> [Texto proporcionado]:
=-=-=-=-=

En muchas de las palabras que escuchamos estos días, la Navidad es como una efusión de buenos deseos, de sentimientos de paz y de bondad, de fraternidad. Y esto está muy bien, es bueno que en casi todo nuestro mundo hoy los hombres y las mujeres parezcamos mejores de lo que somos porque es como si nos dijéramos: ¡Así querríamos ser!, ¡Así querríamos que fuera nuestra sociedad! Pero también es verdad que sabemos que este ambiente pasará y probablemente todo volverá a ser como antes, porque estas buenas palabras, estos buenos deseos, muchas veces sabemos que están faltos de la necesaria fuerza interior, del necesario peso de realidad, para que sean algo más que buenas palabras y buenos sentimientos.
 
Y diría también que para nosotros, los cristianos que queremos celebrar religiosamente la Navidad, es posible que fácilmente la vivamos demasiado como un recuerdo, casi como una nostalgia. Y, si es así, tampoco nuestra celebración tendrá suficiente fuerza ni suficiente peso real para cambiar algo en nuestra vida.
 
Es bueno que recordemos aquel hecho sucedido hace más de dos mil años, allí, en las afueras de Belén, entre aquella gente sencilla del pueblo. Es bueno, evidentemente, que recordemos lo que fue anunciado en aquella noche como “la buena noticia, la gran alegría para todo el pueblo”. Pero si para nosotros la Navidad es sólo un hermoso recuerdo, un hecho del pasado que ya pasó (como si no fuera un hecho también de nuestro hoy y aún de nuestro futuro), entonces tampoco tiene bastante fuerza para entrar en nuestra vida y cambiar algo en ella.
 
¿Qué podemos hacer para que la Navidad entre realmente en el corazón de nuestra vida y en ella tenga fuerza, peso real? No bastan las buenas palabras y los buenos deseos, no basta el simple recuerdo de aquella antigua noche aunque sea un recuerdo conmovedor. Me parece que lo fundamental, lo decisivo en nuestra celebración cristiana de la Navidad, es que la vivamos como una gracia de Dios, como un don de Dios. O dicho de otro modo, como una nueva venida de Dios a nosotros, a cada uno de nosotros.
 
Decimos a veces que la Navidad se ha de vivir de algún modo con espíritu de niño. Y es verdad si quiere decir que, como los niños, no hemos de poner nuestra confianza tanto en nosotros como en los demás. Es decir, que hemos de valorar más lo que recibimos que no lo que damos. Celebrar la Navidad quiere decir, sobre todo, darnos cuenta de que Dios comparte nuestra vida (en la debilidad), hace camino con nosotros. Por eso es, sobre todo, la celebración de la gran gracia y del gran don: Dios no nos ha hecho sólo a su imagen y semejanza sino que ha querido injertar su vida personal -injertarse Él mismo- en la historia del hombre al hacerse carne, al hacerse hombre.

=-=-=-=-=

> [Registros extraídos]:
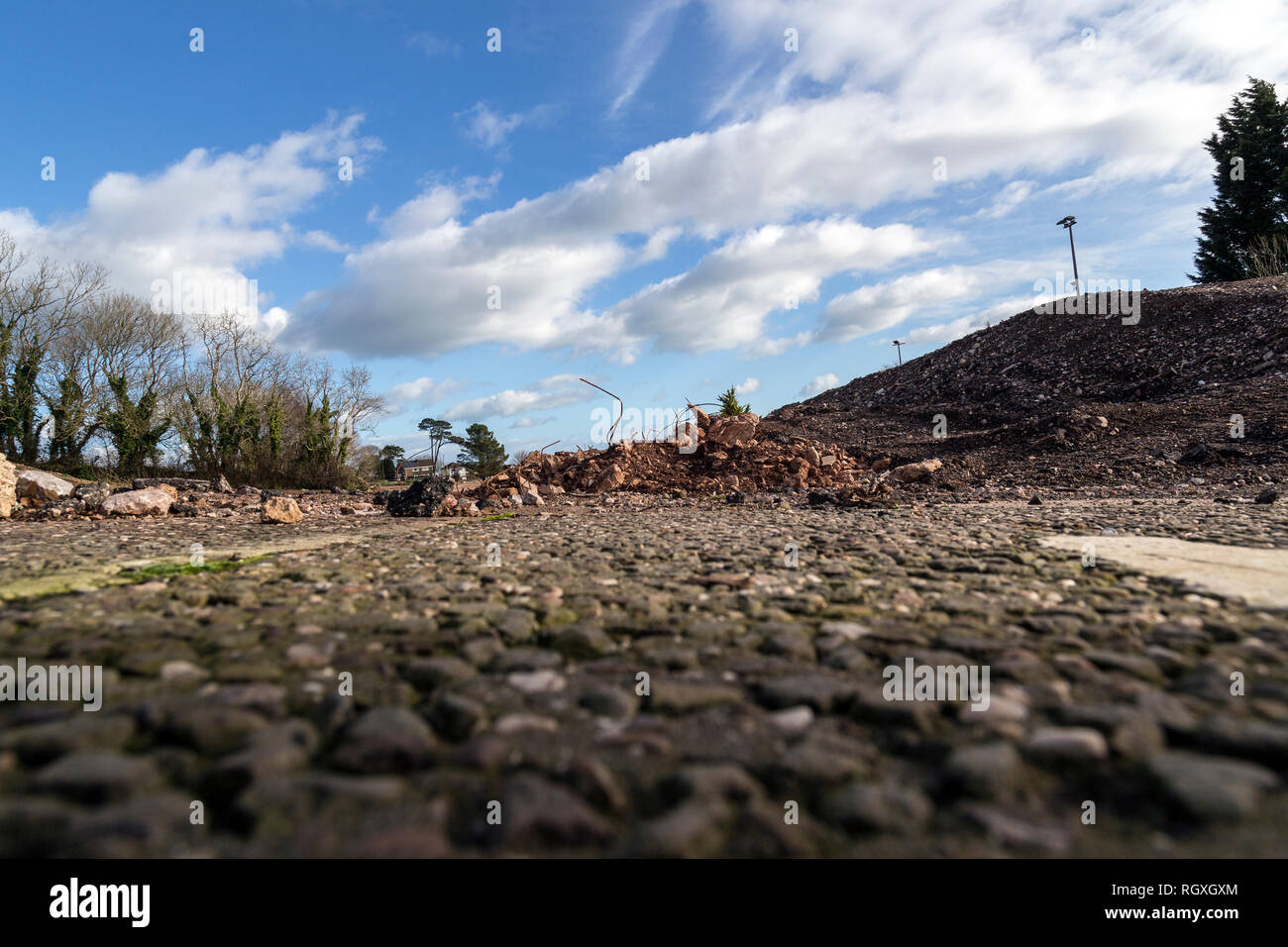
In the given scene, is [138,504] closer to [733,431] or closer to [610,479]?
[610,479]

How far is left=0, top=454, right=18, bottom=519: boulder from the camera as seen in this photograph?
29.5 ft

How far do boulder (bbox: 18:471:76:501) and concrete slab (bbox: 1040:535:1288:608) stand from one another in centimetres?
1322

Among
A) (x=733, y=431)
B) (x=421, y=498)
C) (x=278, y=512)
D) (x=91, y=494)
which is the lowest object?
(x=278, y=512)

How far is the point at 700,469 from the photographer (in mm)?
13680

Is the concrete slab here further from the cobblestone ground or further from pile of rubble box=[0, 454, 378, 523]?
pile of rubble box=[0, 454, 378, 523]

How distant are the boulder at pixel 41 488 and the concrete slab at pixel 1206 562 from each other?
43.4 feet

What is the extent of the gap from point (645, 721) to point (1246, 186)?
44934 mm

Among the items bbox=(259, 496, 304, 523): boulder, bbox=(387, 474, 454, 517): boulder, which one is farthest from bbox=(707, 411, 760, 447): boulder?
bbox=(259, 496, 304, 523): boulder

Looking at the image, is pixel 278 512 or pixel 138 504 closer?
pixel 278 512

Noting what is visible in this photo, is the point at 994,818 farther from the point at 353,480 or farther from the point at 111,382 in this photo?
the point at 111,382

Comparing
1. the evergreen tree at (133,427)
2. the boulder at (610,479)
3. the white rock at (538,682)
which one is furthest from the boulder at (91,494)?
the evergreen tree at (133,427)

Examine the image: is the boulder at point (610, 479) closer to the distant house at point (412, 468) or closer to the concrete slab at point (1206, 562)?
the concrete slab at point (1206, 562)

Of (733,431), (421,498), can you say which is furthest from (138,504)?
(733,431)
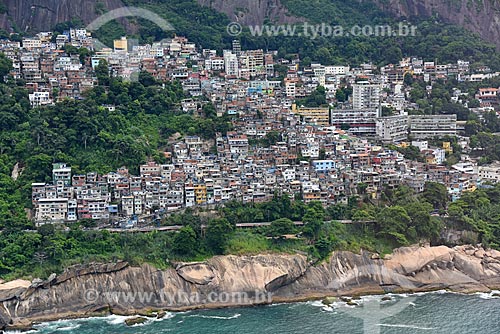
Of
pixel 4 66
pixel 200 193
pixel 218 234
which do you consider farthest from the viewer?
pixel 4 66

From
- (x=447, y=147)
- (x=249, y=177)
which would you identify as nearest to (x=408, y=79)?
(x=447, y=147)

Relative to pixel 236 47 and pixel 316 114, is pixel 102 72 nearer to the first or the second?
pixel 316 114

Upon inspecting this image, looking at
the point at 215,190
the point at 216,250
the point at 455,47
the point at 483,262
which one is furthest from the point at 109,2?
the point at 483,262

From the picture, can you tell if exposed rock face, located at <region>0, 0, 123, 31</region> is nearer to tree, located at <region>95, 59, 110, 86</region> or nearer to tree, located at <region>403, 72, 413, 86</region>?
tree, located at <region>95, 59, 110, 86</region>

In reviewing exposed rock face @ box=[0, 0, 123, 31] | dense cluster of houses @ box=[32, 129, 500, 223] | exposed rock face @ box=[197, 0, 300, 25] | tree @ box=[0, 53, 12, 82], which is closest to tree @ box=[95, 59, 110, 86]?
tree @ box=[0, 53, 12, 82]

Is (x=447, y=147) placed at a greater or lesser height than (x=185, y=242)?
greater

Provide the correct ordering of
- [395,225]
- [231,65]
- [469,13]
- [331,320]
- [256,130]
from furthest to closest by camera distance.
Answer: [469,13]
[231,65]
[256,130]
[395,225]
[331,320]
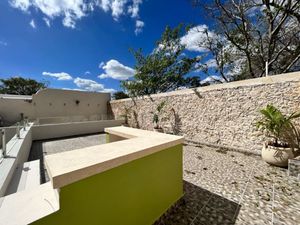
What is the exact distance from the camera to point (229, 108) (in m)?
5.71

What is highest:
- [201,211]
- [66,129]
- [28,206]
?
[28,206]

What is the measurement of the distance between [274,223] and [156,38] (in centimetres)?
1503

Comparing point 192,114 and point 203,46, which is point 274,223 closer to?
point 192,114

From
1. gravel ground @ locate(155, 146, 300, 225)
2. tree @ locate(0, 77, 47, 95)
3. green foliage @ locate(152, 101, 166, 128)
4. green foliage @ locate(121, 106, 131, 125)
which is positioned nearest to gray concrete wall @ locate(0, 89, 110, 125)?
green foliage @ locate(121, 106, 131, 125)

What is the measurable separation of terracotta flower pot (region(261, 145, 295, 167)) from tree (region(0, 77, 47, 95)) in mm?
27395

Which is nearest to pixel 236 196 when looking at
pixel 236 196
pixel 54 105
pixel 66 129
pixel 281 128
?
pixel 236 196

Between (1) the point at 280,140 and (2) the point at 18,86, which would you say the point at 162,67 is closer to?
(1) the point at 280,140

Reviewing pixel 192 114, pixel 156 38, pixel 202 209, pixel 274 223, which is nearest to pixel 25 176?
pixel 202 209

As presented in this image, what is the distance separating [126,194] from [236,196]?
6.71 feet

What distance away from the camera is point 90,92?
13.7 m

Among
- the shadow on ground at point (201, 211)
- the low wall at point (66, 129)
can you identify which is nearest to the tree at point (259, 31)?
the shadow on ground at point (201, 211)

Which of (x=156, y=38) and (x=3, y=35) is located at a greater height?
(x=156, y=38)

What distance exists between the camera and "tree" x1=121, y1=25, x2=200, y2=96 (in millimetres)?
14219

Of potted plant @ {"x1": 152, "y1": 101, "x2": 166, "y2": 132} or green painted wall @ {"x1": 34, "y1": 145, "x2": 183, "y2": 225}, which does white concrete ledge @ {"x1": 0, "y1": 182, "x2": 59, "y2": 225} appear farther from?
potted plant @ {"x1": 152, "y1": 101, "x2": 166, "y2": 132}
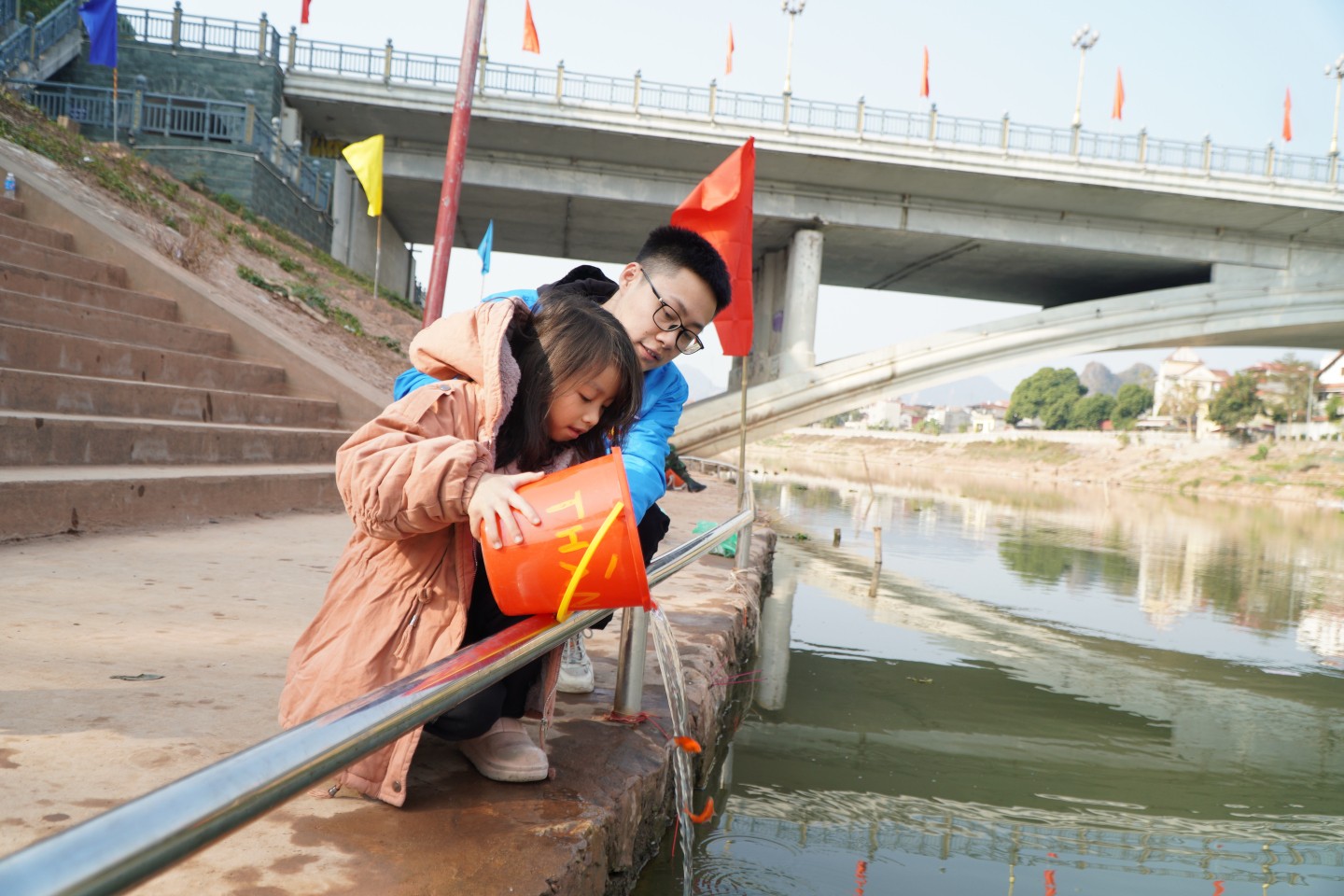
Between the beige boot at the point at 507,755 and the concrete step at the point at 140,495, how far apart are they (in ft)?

=-=-=-=-=

> [Partes del ejercicio]:
1. Según el texto sobre la Navidad, ¿qué es lo fundamental y decisivo en la celebración cristiana de la Navidad?
2. Resume el texto sobre la Navidad en dos oraciones.
3. Prolonga el texto sobre la Navidad a partir del punto en que termina.

> [Respuestas]:
1. Vivirla como una gracia de Dios, como un don de Dios.

2. Los buenos deseos navideños y el simple recuerdo de lo sucedido en Belén carecen de la fuerza necesaria para cambiar algo en nuestra vida. Lo decisivo es vivir la Navidad como una gracia y un don de Dios, que comparte nuestra vida y se ha hecho hombre.

3.
 
Por eso la Navidad es una invitación actual, dirigida a cada uno de nosotros. Dios ha establecido una nueva relación con cada hombre por el hecho que Él ha plantado su tienda entre nosotros, por el hecho que se ha hecho “Jesús”, es decir, un hombre concreto, hijo de una madre, nacido en una familia del pueblo. Desde aquel momento, Dios no es ya sólo el Padre que está en el cielo, sino un hombre que ha seguido un camino humano que culminó en su acto total de amor por cada hombre al entregar su vida hasta la muerte.
 
Conseguir que la Navidad entre en el corazón de nuestra vida, es abrirnos a esta buena noticia, a esta gran alegría para todo el pueblo: Dios es también nuestro hermano, el hombre Jesús de Nazaret. Que hoy quiere ser recordado como el Niño envuelto en pañales y acostado en el pesebre de las afueras de Belén para que ninguno de nosotros tema acercarse a Él.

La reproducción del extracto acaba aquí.